→ Task to carry out: Could the data underneath be repeated exactly, in full?

[Stored data]
>>>

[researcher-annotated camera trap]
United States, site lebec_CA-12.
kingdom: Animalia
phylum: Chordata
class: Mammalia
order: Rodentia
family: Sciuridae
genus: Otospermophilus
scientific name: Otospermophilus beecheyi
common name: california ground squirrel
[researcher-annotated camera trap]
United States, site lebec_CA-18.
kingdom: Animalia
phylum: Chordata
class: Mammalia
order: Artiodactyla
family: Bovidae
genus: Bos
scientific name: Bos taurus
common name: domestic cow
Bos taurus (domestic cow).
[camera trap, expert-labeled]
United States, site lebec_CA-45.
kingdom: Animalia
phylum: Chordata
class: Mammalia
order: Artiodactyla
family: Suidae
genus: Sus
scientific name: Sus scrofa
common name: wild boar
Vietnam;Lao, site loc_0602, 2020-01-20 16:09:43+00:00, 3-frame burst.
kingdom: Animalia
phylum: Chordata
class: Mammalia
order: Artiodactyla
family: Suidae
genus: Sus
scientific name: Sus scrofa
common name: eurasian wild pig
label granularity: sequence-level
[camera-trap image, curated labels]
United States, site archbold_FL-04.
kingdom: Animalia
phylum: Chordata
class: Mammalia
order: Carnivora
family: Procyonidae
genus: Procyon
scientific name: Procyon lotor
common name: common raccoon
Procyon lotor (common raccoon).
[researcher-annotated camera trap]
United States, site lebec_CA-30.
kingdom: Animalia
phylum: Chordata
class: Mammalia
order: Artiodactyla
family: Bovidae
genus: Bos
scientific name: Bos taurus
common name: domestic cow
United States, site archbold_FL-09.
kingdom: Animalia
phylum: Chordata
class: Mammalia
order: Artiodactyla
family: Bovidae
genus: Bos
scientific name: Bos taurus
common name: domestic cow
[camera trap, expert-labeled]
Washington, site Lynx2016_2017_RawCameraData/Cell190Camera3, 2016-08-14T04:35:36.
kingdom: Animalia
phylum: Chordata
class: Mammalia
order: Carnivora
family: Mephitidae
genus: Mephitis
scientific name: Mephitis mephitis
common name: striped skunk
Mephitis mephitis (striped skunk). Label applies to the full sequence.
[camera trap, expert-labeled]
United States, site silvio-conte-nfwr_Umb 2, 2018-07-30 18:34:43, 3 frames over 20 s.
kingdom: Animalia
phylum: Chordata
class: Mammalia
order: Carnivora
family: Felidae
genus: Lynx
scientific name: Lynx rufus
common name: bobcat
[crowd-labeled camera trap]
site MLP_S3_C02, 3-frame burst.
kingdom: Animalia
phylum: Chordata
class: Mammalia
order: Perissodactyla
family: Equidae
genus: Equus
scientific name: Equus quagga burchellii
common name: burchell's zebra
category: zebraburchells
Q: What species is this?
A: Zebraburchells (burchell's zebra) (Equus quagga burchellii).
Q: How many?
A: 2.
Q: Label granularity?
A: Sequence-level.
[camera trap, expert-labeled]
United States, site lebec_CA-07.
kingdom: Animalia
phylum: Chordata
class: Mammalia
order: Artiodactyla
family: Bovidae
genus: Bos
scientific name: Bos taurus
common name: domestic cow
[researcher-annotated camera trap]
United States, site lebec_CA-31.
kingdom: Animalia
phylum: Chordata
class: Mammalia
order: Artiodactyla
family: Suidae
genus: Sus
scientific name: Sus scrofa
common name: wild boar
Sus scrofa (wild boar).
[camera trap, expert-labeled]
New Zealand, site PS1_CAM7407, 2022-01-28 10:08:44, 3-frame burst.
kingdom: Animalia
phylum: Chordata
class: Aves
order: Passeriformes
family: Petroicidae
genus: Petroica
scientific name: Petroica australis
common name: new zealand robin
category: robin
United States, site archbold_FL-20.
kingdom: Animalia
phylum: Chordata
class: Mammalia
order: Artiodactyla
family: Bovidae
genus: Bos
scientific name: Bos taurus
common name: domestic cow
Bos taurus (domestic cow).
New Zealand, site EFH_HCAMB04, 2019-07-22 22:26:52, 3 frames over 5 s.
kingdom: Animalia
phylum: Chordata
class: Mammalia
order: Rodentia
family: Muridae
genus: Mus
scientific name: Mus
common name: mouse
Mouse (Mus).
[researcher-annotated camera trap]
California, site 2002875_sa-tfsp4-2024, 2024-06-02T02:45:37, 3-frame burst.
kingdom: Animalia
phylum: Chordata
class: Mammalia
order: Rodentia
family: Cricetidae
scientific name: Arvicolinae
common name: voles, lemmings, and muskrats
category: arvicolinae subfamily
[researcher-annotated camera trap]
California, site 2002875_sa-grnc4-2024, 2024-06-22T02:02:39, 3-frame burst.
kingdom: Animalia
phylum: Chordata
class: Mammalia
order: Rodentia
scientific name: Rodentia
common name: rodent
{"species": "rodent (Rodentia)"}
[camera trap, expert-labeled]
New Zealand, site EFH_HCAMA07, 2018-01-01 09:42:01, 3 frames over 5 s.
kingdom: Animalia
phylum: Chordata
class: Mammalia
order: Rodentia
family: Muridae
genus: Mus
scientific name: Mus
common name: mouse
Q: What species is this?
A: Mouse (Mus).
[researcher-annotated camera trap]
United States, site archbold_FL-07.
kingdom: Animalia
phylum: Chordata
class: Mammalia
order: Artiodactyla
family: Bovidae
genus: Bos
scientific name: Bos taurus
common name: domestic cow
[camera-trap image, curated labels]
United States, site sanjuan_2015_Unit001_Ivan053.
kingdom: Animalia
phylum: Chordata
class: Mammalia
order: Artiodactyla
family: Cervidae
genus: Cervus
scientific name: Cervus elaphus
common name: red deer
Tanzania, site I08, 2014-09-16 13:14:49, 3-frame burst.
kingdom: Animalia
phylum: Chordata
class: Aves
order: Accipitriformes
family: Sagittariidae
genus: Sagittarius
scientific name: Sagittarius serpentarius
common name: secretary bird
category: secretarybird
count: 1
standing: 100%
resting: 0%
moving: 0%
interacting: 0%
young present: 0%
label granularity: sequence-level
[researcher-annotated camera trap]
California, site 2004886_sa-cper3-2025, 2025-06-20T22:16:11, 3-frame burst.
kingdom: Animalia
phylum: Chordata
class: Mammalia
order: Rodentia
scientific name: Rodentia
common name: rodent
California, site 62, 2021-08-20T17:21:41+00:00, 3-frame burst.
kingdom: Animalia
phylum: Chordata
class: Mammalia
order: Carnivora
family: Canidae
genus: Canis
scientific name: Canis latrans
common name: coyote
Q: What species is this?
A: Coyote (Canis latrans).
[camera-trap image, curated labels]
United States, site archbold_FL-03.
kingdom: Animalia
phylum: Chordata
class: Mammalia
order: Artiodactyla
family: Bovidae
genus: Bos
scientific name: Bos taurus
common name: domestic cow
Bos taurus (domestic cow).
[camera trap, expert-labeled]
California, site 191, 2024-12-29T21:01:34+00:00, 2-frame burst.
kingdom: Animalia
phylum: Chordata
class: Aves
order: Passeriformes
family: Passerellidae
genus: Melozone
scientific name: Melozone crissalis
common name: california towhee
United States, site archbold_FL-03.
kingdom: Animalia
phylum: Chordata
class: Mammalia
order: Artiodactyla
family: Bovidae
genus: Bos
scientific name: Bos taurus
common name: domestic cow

<<<

→ Answer box:
[researcher-annotated camera trap]
United States, site lebec_CA-12.
kingdom: Animalia
phylum: Chordata
class: Mammalia
order: Rodentia
family: Sciuridae
genus: Otospermophilus
scientific name: Otospermophilus beecheyi
common name: california ground squirrel
[researcher-annotated camera trap]
United States, site lebec_CA-18.
kingdom: Animalia
phylum: Chordata
class: Mammalia
order: Artiodactyla
family: Bovidae
genus: Bos
scientific name: Bos taurus
common name: domestic cow
Bos taurus (domestic cow).
[camera trap, expert-labeled]
United States, site lebec_CA-45.
kingdom: Animalia
phylum: Chordata
class: Mammalia
order: Artiodactyla
family: Suidae
genus: Sus
scientific name: Sus scrofa
common name: wild boar
Vietnam;Lao, site loc_0602, 2020-01-20 16:09:43+00:00, 3-frame burst.
kingdom: Animalia
phylum: Chordata
class: Mammalia
order: Artiodactyla
family: Suidae
genus: Sus
scientific name: Sus scrofa
common name: eurasian wild pig
label granularity: sequence-level
[camera-trap image, curated labels]
United States, site archbold_FL-04.
kingdom: Animalia
phylum: Chordata
class: Mammalia
order: Carnivora
family: Procyonidae
genus: Procyon
scientific name: Procyon lotor
common name: common raccoon
Procyon lotor (common raccoon).
[researcher-annotated camera trap]
United States, site lebec_CA-30.
kingdom: Animalia
phylum: Chordata
class: Mammalia
order: Artiodactyla
family: Bovidae
genus: Bos
scientific name: Bos taurus
common name: domestic cow
United States, site archbold_FL-09.
kingdom: Animalia
phylum: Chordata
class: Mammalia
order: Artiodactyla
family: Bovidae
genus: Bos
scientific name: Bos taurus
common name: domestic cow
[camera trap, expert-labeled]
Washington, site Lynx2016_2017_RawCameraData/Cell190Camera3, 2016-08-14T04:35:36.
kingdom: Animalia
phylum: Chordata
class: Mammalia
order: Carnivora
family: Mephitidae
genus: Mephitis
scientific name: Mephitis mephitis
common name: striped skunk
Mephitis mephitis (striped skunk). Label applies to the full sequence.
[camera trap, expert-labeled]
United States, site silvio-conte-nfwr_Umb 2, 2018-07-30 18:34:43, 3 frames over 20 s.
kingdom: Animalia
phylum: Chordata
class: Mammalia
order: Carnivora
family: Felidae
genus: Lynx
scientific name: Lynx rufus
common name: bobcat
[crowd-labeled camera trap]
site MLP_S3_C02, 3-frame burst.
kingdom: Animalia
phylum: Chordata
class: Mammalia
order: Perissodactyla
family: Equidae
genus: Equus
scientific name: Equus quagga burchellii
common name: burchell's zebra
category: zebraburchells
Q: What species is this?
A: Zebraburchells (burchell's zebra) (Equus quagga burchellii).
Q: How many?
A: 2.
Q: Label granularity?
A: Sequence-level.
[camera trap, expert-labeled]
United States, site lebec_CA-07.
kingdom: Animalia
phylum: Chordata
class: Mammalia
order: Artiodactyla
family: Bovidae
genus: Bos
scientific name: Bos taurus
common name: domestic cow
[researcher-annotated camera trap]
United States, site lebec_CA-31.
kingdom: Animalia
phylum: Chordata
class: Mammalia
order: Artiodactyla
family: Suidae
genus: Sus
scientific name: Sus scrofa
common name: wild boar
Sus scrofa (wild boar).
[camera trap, expert-labeled]
New Zealand, site PS1_CAM7407, 2022-01-28 10:08:44, 3-frame burst.
kingdom: Animalia
phylum: Chordata
class: Aves
order: Passeriformes
family: Petroicidae
genus: Petroica
scientific name: Petroica australis
common name: new zealand robin
category: robin
United States, site archbold_FL-20.
kingdom: Animalia
phylum: Chordata
class: Mammalia
order: Artiodactyla
family: Bovidae
genus: Bos
scientific name: Bos taurus
common name: domestic cow
Bos taurus (domestic cow).
New Zealand, site EFH_HCAMB04, 2019-07-22 22:26:52, 3 frames over 5 s.
kingdom: Animalia
phylum: Chordata
class: Mammalia
order: Rodentia
family: Muridae
genus: Mus
scientific name: Mus
common name: mouse
Mouse (Mus).
[researcher-annotated camera trap]
California, site 2002875_sa-tfsp4-2024, 2024-06-02T02:45:37, 3-frame burst.
kingdom: Animalia
phylum: Chordata
class: Mammalia
order: Rodentia
family: Cricetidae
scientific name: Arvicolinae
common name: voles, lemmings, and muskrats
category: arvicolinae subfamily
[researcher-annotated camera trap]
California, site 2002875_sa-grnc4-2024, 2024-06-22T02:02:39, 3-frame burst.
kingdom: Animalia
phylum: Chordata
class: Mammalia
order: Rodentia
scientific name: Rodentia
common name: rodent
{"species": "rodent (Rodentia)"}
[camera trap, expert-labeled]
New Zealand, site EFH_HCAMA07, 2018-01-01 09:42:01, 3 frames over 5 s.
kingdom: Animalia
phylum: Chordata
class: Mammalia
order: Rodentia
family: Muridae
genus: Mus
scientific name: Mus
common name: mouse
Q: What species is this?
A: Mouse (Mus).
[researcher-annotated camera trap]
United States, site archbold_FL-07.
kingdom: Animalia
phylum: Chordata
class: Mammalia
order: Artiodactyla
family: Bovidae
genus: Bos
scientific name: Bos taurus
common name: domestic cow
[camera-trap image, curated labels]
United States, site sanjuan_2015_Unit001_Ivan053.
kingdom: Animalia
phylum: Chordata
class: Mammalia
order: Artiodactyla
family: Cervidae
genus: Cervus
scientific name: Cervus elaphus
common name: red deer
Tanzania, site I08, 2014-09-16 13:14:49, 3-frame burst.
kingdom: Animalia
phylum: Chordata
class: Aves
order: Accipitriformes
family: Sagittariidae
genus: Sagittarius
scientific name: Sagittarius serpentarius
common name: secretary bird
category: secretarybird
count: 1
standing: 100%
resting: 0%
moving: 0%
interacting: 0%
young present: 0%
label granularity: sequence-level
[researcher-annotated camera trap]
California, site 2004886_sa-cper3-2025, 2025-06-20T22:16:11, 3-frame burst.
kingdom: Animalia
phylum: Chordata
class: Mammalia
order: Rodentia
scientific name: Rodentia
common name: rodent
California, site 62, 2021-08-20T17:21:41+00:00, 3-frame burst.
kingdom: Animalia
phylum: Chordata
class: Mammalia
order: Carnivora
family: Canidae
genus: Canis
scientific name: Canis latrans
common name: coyote
Q: What species is this?
A: Coyote (Canis latrans).
[camera-trap image, curated labels]
United States, site archbold_FL-03.
kingdom: Animalia
phylum: Chordata
class: Mammalia
order: Artiodactyla
family: Bovidae
genus: Bos
scientific name: Bos taurus
common name: domestic cow
Bos taurus (domestic cow).
[camera trap, expert-labeled]
California, site 191, 2024-12-29T21:01:34+00:00, 2-frame burst.
kingdom: Animalia
phylum: Chordata
class: Aves
order: Passeriformes
family: Passerellidae
genus: Melozone
scientific name: Melozone crissalis
common name: california towhee
United States, site archbold_FL-03.
kingdom: Animalia
phylum: Chordata
class: Mammalia
order: Artiodactyla
family: Bovidae
genus: Bos
scientific name: Bos taurus
common name: domestic cow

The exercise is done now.